• _Objective_: Please reproduce the part of the listing that opens with the line containing "How far would" and closes with the line containing "45225 millimetres", both lines included.

• _Data for this exercise_:
——
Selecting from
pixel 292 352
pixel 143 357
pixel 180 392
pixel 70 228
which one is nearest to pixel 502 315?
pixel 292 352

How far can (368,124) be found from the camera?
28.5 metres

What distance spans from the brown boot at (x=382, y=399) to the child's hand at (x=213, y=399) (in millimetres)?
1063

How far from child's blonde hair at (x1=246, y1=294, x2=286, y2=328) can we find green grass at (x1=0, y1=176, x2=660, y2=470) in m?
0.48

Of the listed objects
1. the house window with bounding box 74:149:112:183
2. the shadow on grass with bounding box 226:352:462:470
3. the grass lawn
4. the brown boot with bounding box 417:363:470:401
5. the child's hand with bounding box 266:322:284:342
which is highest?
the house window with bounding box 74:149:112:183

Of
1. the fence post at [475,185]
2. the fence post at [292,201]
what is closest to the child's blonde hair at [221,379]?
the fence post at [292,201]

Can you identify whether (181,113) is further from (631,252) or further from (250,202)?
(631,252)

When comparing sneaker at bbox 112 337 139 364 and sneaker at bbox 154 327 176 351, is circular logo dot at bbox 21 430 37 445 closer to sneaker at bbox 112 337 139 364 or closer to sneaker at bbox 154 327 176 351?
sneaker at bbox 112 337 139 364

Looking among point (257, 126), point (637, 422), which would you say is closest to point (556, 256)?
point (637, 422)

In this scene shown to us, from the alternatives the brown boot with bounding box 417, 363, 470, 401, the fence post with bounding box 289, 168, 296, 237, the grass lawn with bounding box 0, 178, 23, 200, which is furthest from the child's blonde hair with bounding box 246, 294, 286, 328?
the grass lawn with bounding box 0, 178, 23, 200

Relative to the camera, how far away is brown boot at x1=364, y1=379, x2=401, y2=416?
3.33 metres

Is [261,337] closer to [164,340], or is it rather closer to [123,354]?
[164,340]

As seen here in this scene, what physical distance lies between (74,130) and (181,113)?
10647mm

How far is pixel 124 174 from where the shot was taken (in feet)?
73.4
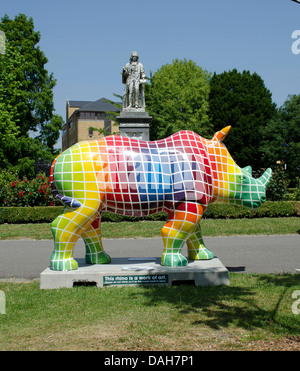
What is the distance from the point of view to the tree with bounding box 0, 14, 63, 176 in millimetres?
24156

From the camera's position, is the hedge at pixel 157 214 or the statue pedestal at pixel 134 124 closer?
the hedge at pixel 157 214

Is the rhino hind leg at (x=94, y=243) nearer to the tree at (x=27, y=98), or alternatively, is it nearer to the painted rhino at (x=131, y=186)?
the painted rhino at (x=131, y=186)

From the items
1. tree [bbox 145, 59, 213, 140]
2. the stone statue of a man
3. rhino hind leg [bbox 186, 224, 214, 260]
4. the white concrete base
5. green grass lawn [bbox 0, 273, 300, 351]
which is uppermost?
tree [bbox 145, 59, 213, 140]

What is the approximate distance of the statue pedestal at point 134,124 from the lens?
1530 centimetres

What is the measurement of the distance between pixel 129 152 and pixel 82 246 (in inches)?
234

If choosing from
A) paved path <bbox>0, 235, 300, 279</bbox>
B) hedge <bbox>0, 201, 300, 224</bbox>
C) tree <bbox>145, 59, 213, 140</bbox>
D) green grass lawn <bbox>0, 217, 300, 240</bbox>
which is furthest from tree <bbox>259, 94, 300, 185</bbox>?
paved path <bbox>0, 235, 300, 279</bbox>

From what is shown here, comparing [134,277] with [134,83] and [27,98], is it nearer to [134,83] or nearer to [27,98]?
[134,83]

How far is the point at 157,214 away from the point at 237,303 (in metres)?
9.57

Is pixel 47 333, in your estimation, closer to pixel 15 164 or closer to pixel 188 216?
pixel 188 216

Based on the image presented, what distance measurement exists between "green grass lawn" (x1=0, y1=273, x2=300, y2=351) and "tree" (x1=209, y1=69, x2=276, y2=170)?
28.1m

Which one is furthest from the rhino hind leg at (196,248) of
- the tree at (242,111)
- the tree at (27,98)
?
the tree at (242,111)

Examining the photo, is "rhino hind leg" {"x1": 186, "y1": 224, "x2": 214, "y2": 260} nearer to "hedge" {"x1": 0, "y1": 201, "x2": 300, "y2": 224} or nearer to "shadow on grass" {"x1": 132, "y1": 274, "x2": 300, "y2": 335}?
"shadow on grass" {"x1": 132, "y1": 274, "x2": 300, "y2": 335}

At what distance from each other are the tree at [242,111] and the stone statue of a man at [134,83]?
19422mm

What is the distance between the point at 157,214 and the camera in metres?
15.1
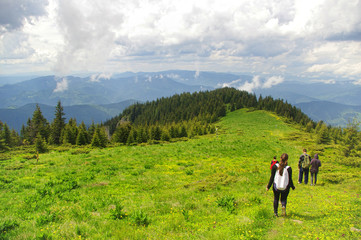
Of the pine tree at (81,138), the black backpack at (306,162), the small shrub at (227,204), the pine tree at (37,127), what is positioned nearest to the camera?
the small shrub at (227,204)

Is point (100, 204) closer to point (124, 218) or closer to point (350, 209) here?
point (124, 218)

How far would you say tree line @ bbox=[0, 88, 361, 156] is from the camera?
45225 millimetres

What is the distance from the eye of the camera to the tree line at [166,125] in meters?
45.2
——
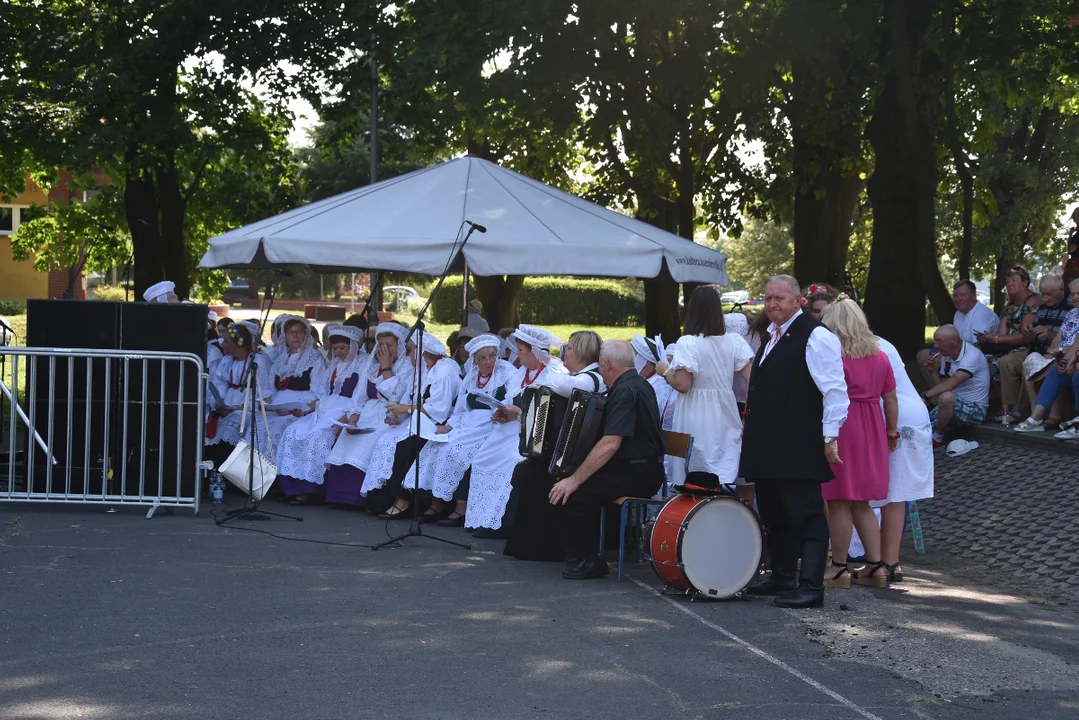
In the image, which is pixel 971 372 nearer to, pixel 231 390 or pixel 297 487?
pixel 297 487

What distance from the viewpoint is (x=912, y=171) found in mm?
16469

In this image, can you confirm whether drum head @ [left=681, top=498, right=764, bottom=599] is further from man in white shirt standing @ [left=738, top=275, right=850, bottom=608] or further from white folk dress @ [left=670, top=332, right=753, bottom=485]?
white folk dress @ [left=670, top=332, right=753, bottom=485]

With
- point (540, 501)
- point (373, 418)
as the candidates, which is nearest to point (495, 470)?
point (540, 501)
——
• _Written response_:
How far would you say tree line @ bbox=[0, 88, 361, 156] is from the camera?
45225 millimetres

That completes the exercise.